# FRAGMENT ŹRÓDŁOWY
>>>

W Zakładzie Ubezpieczeń Społecznych skończyło się wsparcie dla przedsiębiorców na dofinansowanie inwestycji, mających poprawić bezpieczeństwo pracowników. ZUS nie przyjmuje wniosków. Trzeba czekać na rozpoczęcie nowego konkursu. Zmienią się zasady ubiegania się o wsparcie, które dotkliwie odczuć mogą przede wszystkim mali przedsiębiorcy.
– Przedsiębiorcy są oburzeni zmianą zasad dopłat do usprawnień bhp. – Małe i średnie firmy chętnie korzystały z tej formy wsparcia. Dotyczy to w szczególności zakładów, gdzie panują szkodliwe warunki pracy. Po zmianie przepisów nie jest pewne, czy dostaną pieniądze na modernizację – powiedziała Dziennikowi Bogusława Nowak-Turowiecka, ekspert ubezpieczeniowy ze Związku Rzemiosła Polskiego. Jej zdaniem każdy konkurs prowadzić będzie do jednego: małe przedsiębiorstwo starające się o pieniądze (np. na montaż wyciągów powietrza w miejscu używania szkodliwych klejów) będzie musiało zapłacić firmie zewnętrznej za przygotowanie profesjonalnego wniosku. Inaczej nie będzie miało szans. – Bo jak rzemieślnik prowadzący warsztat miałby przeprowadzić ocenę ryzyka na konkretnym stanowisku – pyta retorycznie Nowak-Turowiecka.

<<<

# ZAPISANE WIERSZE

>>>

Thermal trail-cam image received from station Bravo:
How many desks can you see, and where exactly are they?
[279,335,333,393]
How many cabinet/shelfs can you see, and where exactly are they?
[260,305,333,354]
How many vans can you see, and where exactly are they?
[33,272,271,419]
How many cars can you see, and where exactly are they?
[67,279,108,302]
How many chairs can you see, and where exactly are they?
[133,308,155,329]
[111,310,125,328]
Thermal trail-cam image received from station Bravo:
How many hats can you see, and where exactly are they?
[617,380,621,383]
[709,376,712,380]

<<<
>>>

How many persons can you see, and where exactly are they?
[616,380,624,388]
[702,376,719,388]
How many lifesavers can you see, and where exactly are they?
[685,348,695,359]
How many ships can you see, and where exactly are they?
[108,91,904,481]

<<<

# TREŚĆ POLECEŃ
**A)** Odpowiedz na podstawie fragmentu źródłowego:
(i) Czy ZUS przyjmuje obecnie wnioski o dofinansowanie?
(ii) Kim jest Bogusława Nowak-Turowiecka i z jakiej organizacji pochodzi?
(iii) Za co, według niej, mała firma będzie musiała zapłacić firmie zewnętrznej?
**B)** Przytocz wiernie część fragmentu źródłowego, zaczynając od słów "W Zakładzie Ubezpieczeń" i kończąc na słowach "wszystkim mali przedsiębiorcy.".
**C)** Przetłumacz na język angielski zdanie z fragmentu źródłowego: „Małe i średnie firmy chętnie korzystały z tej formy wsparcia.”

# ODPOWIEDZI PISEMNE
**A)**
(i) Nie, ZUS nie przyjmuje wniosków.
(ii) Jest ekspertem ubezpieczeniowym ze Związku Rzemiosła Polskiego.
(iii) Za przygotowanie profesjonalnego wniosku.

**B)**
W Zakładzie Ubezpieczeń Społecznych skończyło się wsparcie dla przedsiębiorców na dofinansowanie inwestycji, mających poprawić bezpieczeństwo pracowników. ZUS nie przyjmuje wniosków. Trzeba czekać na rozpoczęcie nowego konkursu. Zmienią się zasady ubiegania się o wsparcie, które dotkliwie odczuć mogą przede wszystkim mali przedsiębiorcy.

**C)** Small and medium-sized companies readily made use of this form of support.